Thursday, March 10, 2016
Album Review :: HECK - Instructions
HECK
Instructions
March 11 2016 (NPAG Industries)
8/10
Words: Richard O’Hagan
You might know HECK better as Baby Godzilla, the noisy punk act who have been doing a nice line in ear-bashing live shows around the nation’s smaller venues over the past two years. Unfortunately, the people who own the ‘Godzilla’ name objected to their giant lizard being associated with a bunch of shouty people from Nottingham and insisted upon a name change. Hence HECK.
Not that the name change has really changed anything very much. HECK’s music is still a frenetic mess, where the guitar lines occasionally jar, the melody sometimes drops out for no apparent reason, and false endings abound. Over the top, Matt Reynolds’ voice screams, wails and moans.

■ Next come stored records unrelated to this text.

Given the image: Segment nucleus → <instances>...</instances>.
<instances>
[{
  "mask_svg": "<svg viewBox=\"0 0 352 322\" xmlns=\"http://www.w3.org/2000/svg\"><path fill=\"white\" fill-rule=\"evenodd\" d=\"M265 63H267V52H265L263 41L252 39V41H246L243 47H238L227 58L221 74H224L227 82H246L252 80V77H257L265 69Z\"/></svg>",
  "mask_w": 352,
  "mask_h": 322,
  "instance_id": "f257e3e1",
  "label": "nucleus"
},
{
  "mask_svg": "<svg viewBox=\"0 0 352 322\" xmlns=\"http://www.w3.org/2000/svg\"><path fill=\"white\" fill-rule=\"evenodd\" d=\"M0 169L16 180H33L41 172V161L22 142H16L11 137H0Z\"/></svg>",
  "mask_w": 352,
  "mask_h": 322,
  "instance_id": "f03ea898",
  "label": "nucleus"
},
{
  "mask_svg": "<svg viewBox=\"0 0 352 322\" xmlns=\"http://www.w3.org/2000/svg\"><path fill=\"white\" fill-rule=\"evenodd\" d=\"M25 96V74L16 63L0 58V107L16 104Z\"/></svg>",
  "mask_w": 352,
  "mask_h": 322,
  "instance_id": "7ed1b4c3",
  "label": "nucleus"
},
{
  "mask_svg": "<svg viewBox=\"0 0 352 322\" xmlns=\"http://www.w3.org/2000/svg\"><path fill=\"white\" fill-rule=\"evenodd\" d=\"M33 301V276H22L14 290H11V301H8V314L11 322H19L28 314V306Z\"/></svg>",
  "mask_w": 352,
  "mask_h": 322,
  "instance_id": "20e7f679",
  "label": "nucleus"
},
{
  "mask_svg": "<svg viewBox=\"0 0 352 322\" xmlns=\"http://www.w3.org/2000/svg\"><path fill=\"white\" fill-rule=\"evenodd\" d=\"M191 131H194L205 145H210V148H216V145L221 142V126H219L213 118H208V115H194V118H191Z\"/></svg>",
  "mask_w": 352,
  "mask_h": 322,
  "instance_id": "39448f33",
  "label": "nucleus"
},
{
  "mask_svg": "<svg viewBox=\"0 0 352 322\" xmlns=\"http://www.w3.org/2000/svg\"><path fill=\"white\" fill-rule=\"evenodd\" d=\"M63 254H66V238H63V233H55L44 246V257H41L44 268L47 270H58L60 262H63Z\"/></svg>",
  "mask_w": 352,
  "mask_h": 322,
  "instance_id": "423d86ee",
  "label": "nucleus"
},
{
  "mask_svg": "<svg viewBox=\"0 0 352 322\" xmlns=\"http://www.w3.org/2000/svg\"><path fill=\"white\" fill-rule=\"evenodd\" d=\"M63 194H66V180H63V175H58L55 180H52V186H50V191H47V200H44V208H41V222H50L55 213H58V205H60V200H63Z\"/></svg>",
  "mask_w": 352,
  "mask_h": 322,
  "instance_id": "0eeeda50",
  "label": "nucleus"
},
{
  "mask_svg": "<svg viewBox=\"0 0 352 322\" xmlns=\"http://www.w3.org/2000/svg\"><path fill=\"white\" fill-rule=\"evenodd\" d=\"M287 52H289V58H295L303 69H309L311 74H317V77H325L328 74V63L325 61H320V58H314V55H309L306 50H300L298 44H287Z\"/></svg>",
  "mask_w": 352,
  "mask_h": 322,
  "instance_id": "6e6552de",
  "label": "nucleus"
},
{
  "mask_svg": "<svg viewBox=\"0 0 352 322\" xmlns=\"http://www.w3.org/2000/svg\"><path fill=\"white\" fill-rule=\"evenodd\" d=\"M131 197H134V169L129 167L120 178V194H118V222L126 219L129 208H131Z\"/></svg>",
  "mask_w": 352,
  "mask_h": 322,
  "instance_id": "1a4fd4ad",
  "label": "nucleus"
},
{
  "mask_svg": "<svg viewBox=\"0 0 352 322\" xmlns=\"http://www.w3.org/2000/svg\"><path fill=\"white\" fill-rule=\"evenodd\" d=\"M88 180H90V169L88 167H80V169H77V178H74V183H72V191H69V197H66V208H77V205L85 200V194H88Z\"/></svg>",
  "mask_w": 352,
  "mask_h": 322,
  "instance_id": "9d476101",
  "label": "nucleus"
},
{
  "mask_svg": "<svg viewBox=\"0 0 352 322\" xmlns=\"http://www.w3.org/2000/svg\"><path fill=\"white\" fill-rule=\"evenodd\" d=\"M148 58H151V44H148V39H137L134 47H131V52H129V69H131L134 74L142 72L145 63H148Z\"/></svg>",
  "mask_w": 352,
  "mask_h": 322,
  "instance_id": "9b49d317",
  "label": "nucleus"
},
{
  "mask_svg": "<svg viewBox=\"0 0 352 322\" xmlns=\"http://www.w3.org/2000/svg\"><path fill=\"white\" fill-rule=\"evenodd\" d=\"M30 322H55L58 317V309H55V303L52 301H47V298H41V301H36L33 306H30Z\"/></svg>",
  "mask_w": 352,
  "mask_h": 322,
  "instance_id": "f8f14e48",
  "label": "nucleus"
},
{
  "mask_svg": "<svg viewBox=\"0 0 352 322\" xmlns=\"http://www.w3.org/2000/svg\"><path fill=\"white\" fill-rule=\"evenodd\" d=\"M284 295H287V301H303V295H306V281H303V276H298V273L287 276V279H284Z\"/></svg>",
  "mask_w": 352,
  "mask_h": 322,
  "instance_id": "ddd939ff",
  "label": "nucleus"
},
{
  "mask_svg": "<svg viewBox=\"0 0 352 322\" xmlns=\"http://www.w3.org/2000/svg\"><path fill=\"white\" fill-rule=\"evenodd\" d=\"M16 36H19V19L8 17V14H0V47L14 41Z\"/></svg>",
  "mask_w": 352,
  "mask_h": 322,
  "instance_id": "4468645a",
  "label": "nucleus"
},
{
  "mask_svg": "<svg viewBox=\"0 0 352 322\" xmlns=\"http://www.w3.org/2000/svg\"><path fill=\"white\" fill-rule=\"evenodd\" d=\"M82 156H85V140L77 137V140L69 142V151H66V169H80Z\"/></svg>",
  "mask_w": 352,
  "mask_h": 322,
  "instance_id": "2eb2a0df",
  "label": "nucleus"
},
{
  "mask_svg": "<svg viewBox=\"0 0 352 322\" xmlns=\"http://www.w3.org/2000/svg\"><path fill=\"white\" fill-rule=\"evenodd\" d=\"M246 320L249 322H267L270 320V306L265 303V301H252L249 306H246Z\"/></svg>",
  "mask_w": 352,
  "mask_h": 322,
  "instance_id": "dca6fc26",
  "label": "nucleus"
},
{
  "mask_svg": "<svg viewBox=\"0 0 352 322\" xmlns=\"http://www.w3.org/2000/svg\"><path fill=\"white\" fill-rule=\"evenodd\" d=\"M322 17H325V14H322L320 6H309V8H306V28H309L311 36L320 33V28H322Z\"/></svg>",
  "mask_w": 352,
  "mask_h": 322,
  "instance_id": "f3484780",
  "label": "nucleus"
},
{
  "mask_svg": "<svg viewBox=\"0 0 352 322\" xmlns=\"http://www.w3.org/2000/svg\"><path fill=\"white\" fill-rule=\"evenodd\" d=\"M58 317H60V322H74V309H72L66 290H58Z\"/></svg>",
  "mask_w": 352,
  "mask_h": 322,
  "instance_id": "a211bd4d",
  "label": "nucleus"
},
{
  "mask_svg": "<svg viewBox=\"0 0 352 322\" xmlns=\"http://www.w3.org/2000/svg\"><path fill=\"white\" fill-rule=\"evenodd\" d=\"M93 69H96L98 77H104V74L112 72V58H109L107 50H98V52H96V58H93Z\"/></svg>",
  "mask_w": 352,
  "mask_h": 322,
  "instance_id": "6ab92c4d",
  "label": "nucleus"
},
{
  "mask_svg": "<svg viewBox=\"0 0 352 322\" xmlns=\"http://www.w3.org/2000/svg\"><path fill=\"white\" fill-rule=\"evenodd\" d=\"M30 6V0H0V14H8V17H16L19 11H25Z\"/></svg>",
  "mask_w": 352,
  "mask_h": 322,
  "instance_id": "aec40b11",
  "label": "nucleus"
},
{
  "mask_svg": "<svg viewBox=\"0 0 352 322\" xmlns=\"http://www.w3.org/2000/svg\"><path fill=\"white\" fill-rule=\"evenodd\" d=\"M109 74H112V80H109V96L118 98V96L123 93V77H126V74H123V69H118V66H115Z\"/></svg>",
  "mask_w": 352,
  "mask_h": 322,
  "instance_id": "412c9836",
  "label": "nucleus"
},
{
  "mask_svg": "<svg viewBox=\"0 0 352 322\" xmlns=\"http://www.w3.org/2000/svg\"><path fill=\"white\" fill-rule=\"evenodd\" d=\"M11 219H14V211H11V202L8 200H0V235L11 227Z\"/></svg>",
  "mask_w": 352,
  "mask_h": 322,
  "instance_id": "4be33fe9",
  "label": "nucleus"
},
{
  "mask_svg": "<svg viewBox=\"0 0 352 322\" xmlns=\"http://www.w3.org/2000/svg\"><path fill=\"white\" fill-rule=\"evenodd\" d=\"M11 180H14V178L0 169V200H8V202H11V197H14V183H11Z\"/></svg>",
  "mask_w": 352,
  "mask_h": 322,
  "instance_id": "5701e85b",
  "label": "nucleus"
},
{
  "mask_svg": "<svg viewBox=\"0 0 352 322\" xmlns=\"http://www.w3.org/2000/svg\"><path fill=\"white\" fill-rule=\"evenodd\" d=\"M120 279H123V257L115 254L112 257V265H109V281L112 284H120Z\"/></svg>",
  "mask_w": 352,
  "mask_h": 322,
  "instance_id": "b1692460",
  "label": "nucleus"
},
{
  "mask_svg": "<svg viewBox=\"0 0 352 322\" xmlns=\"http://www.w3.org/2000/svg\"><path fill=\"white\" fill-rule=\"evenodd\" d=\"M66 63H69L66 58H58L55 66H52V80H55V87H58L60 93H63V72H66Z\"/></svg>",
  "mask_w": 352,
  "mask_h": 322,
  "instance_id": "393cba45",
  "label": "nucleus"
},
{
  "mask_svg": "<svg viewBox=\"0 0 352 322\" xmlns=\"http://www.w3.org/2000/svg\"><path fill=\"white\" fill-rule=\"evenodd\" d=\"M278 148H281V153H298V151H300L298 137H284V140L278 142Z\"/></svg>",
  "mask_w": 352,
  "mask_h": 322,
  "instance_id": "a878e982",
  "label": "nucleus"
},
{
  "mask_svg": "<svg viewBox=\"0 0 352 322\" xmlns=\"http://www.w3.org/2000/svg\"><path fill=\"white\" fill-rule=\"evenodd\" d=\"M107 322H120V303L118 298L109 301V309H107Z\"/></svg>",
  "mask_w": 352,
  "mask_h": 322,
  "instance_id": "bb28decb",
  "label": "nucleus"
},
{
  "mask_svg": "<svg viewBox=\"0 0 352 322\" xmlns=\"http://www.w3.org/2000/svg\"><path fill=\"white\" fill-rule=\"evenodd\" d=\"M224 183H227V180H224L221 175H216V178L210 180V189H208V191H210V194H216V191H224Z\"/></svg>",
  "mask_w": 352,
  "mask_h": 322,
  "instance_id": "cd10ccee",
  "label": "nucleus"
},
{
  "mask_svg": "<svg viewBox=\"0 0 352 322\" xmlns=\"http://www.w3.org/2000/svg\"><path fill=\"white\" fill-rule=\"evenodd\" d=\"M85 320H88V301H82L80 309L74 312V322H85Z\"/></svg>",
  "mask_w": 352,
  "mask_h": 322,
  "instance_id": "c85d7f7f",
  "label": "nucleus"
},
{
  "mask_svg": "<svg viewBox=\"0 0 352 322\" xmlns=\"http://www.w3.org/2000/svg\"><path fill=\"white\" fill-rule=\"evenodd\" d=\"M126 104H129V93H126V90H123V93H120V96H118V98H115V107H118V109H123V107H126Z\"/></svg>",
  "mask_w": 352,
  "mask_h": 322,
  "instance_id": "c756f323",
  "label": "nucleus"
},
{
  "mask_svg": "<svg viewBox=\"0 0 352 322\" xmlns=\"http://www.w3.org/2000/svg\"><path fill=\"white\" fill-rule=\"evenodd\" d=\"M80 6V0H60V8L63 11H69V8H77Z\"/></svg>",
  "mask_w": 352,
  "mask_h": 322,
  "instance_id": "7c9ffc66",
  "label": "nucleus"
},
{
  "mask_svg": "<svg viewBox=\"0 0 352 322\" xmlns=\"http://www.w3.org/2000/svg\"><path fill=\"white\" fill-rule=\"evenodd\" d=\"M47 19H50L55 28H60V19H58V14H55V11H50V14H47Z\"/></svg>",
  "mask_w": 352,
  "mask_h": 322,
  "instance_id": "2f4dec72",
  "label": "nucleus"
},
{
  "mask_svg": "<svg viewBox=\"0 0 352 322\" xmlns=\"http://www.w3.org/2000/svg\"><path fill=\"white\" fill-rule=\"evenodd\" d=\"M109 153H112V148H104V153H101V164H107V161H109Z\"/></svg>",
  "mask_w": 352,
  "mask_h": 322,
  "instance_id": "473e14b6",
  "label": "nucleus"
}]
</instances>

Some have compared gestating your first album to childbirth, but HECK have gone straight to the ’43-minutes-of-shouting’ bit at the end.
There’s a bit of something for fans of all styles of heavier music on this co-produced with Matt Peel (Pulled Apart By Horses / EAGULLS) album. Those who like punkier, Gallows-esque, stuff will enjoy tracks like opener ‘Good As Dead’ and lead single ‘The Breakers’. Those who like more traditional metal will go for numbers such as ‘White Devil’. And somewhere inbetween can be found the tripartite epic of ‘See The Old Lady Decently / Buried Although/Amongst Those Left Are You’, all 14 minutes of it to bring the album to a properly climactic close.
Neat little touches dot the album, too. There are some amusing titles and some very gentle sections to provide just enough contrast in the recordings – the coda to ‘Don’t Touch That Dial’ is especially lovely. The more often you listen, the more little surprises you find.
Following exactly what Reynolds is going on about isn’t easy at times, but some sympathetic production allows lines such as "We’re all fucked", "Suffering suffering suffering" and "Can you put a price on my head?" to come over pretty clearly, so we can be reasonably certain that he’s not a happy bunny. Which is great, because virulent love songs and this entertaining angry chaos wouldn’t be a happy mix. He’s right when he says towards the end "There is nothing groundbreaking, there is no revolution", but who needs either of those things when you’re being entertained anyway?